§ **DATA TO PROCESS**:
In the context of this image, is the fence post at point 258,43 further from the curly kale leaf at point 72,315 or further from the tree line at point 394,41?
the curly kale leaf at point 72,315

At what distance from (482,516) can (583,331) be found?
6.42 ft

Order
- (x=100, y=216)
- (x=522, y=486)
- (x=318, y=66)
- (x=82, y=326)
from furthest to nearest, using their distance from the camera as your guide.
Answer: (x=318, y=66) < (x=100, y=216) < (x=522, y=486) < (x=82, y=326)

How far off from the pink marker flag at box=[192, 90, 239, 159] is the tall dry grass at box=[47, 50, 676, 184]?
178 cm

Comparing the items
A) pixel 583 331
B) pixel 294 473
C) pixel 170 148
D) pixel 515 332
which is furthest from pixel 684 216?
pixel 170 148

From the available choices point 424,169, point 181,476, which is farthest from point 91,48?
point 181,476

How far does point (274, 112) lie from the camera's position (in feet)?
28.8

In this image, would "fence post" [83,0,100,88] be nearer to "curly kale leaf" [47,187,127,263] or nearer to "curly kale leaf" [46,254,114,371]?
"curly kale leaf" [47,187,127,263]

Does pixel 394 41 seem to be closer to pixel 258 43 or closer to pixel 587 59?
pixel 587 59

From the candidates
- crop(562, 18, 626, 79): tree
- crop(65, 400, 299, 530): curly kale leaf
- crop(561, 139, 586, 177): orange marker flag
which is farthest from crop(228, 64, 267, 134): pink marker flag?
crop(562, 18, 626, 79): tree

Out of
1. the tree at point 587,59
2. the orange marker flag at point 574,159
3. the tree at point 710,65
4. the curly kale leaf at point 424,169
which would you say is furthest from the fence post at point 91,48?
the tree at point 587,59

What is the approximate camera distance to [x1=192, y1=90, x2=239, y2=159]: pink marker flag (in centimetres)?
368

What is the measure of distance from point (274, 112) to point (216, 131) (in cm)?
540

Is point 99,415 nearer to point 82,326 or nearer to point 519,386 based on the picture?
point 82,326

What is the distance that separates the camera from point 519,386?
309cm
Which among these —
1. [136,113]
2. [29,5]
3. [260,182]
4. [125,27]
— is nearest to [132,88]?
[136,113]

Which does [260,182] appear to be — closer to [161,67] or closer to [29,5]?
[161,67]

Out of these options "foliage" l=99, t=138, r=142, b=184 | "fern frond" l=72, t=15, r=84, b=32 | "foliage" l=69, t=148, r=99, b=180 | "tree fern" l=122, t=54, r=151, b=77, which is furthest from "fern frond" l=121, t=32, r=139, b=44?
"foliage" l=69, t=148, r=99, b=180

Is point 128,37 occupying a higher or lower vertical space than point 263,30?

§ **INSTRUCTION**:
Return the material exactly as it stands.

§ **THE RESPONSE**:
In the context of this image, is the fence post at point 258,43 further from the curly kale leaf at point 72,315 or further from the tree line at point 394,41?
the curly kale leaf at point 72,315

At what distance from (482,516) can (583,331) be found?
6.42 ft

Order
- (x=100, y=216)
- (x=522, y=486)
- (x=318, y=66)
- (x=82, y=326)
from furthest to nearest, using their distance from the camera as your guide.
Answer: (x=318, y=66) < (x=100, y=216) < (x=522, y=486) < (x=82, y=326)

How far off from the pink marker flag at box=[192, 90, 239, 159] is the tall dry grass at box=[47, 50, 676, 184]?
178 cm

Comparing the items
A) pixel 583 331
B) pixel 294 473
C) pixel 170 148
D) pixel 515 332
which is furthest from pixel 684 216?
pixel 170 148

From the available choices point 424,169, point 181,476, which is farthest from point 91,48?
point 181,476

How far does point (274, 112) lie from the camera's position (in feet)?
28.8

In this image, would "fence post" [83,0,100,88] be nearer to "curly kale leaf" [47,187,127,263] or nearer to "curly kale leaf" [46,254,114,371]?
"curly kale leaf" [47,187,127,263]

Does pixel 394 41 seem to be closer to pixel 258 43 or closer to pixel 587 59?
pixel 587 59

From the candidates
- crop(562, 18, 626, 79): tree
- crop(65, 400, 299, 530): curly kale leaf
- crop(561, 139, 586, 177): orange marker flag
which is farthest from crop(228, 64, 267, 134): pink marker flag?
crop(562, 18, 626, 79): tree

Out of
1. the tree at point 587,59
2. the orange marker flag at point 574,159
3. the tree at point 710,65
4. the curly kale leaf at point 424,169
which would you say is furthest from the fence post at point 91,48?
the tree at point 587,59

What is the approximate camera distance to [x1=192, y1=90, x2=239, y2=159]: pink marker flag (in centimetres)?
368

What is the measure of distance from point (274, 112) to point (216, 131) (in cm)?
540

Is point 99,415 nearer to point 82,326 or nearer to point 519,386 based on the picture?
point 82,326

What is the distance that separates the camera from point 519,386?
309cm
Which among these —
1. [136,113]
2. [29,5]
3. [260,182]
4. [125,27]
— is nearest to [132,88]?
[136,113]

Which does [260,182] appear to be — closer to [161,67] or closer to [29,5]?
[161,67]

Out of these options "foliage" l=99, t=138, r=142, b=184 | "fern frond" l=72, t=15, r=84, b=32 | "foliage" l=69, t=148, r=99, b=180 | "tree fern" l=122, t=54, r=151, b=77, which is furthest from "fern frond" l=121, t=32, r=139, b=44?
"foliage" l=69, t=148, r=99, b=180

Is point 128,37 occupying a higher or lower vertical space than point 263,30?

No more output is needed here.